B3LYP study of the conformers and rotamers of isostructural N-methylpiperidine betaine hydrochloride and (1-methylcyclohexyl)-acetic acid. The effect of electrostatic attraction on rotation barriers

• Published in: Journal of molecular structure Vol. 749; no. 1; pp. 114 - 121
• Main Authors: Szafran, M., Koput, J., Dega-Szafran, Z.
• Format: Journal Article
• Language: English
• Published: Elsevier B.V 15.07.2005
• Subjects: (1-Methylcyclohexyl)-acetic acid; DFT calculations; Electrostatic interactions; Hydrogen bond; N-Methylpiperidine betaine hydrochloride; Electrostatic interactions; (1-Methylcyclohexyl)-acetic acid; DFT calculations; N-Methylpiperidine betaine hydrochloride; Hydrogen bond
• ISSN: 0022-2860; 1872-8014
• DOI: 10.1016/j.molstruc.2005.03.037

The structure and rotational barriers of axial and equatorial N-methylpiperidine betaine hydrochlorides, MPBH·Cl, and (1-Methylcyclohexyl)-acetic acid, MCHA, have been carried out at the B3LYP/6-31G(d,p) level of theory.

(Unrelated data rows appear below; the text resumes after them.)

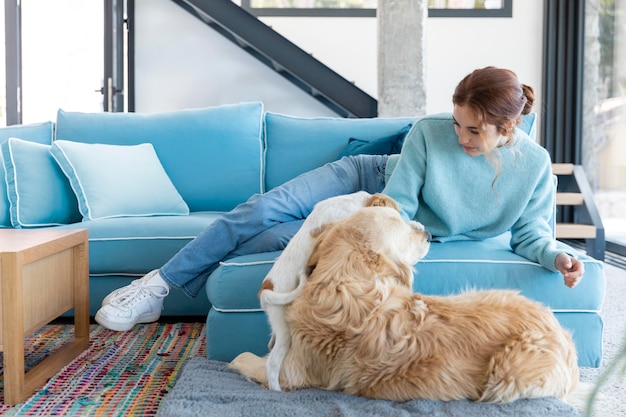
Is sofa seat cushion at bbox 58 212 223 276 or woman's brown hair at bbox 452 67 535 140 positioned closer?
woman's brown hair at bbox 452 67 535 140

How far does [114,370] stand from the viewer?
6.61 feet

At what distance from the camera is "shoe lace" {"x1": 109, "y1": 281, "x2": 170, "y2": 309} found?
216 centimetres

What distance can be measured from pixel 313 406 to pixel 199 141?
196 cm

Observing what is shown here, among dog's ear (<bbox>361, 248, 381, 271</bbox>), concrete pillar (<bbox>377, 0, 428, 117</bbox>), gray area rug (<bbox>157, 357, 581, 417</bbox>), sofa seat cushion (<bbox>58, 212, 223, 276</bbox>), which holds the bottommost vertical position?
gray area rug (<bbox>157, 357, 581, 417</bbox>)

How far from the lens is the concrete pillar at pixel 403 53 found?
4543 mm

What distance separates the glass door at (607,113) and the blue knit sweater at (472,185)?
3067 millimetres

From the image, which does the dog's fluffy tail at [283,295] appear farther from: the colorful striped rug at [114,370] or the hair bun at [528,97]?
the hair bun at [528,97]

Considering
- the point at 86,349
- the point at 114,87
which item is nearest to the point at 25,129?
the point at 86,349

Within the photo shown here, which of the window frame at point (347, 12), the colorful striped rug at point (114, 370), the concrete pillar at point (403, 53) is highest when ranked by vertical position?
the window frame at point (347, 12)

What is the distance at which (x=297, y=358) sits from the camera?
1608 millimetres

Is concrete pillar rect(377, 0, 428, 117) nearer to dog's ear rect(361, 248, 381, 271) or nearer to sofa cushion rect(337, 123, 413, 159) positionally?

The calculated rotational barrier for the axial and equatorial stereoisomers about the N +–C(8) bond in MPBH·Cl are 8.17 and 8.30 kcal/mol, whereas those for the rotation about the C(1)–C(8) bond in MCHA are 4.11 and 4.91 kcal/mol, respectively. The higher rotation barriers in MPBH·Cl are a result of the electrostatic attractions between the positively charged nitrogen atom with the negatively charged oxygen atoms of the carboxylic group and the chloride anion. Structures of the most stable rotamers of MPBH·Cl and MCHA are analyzed.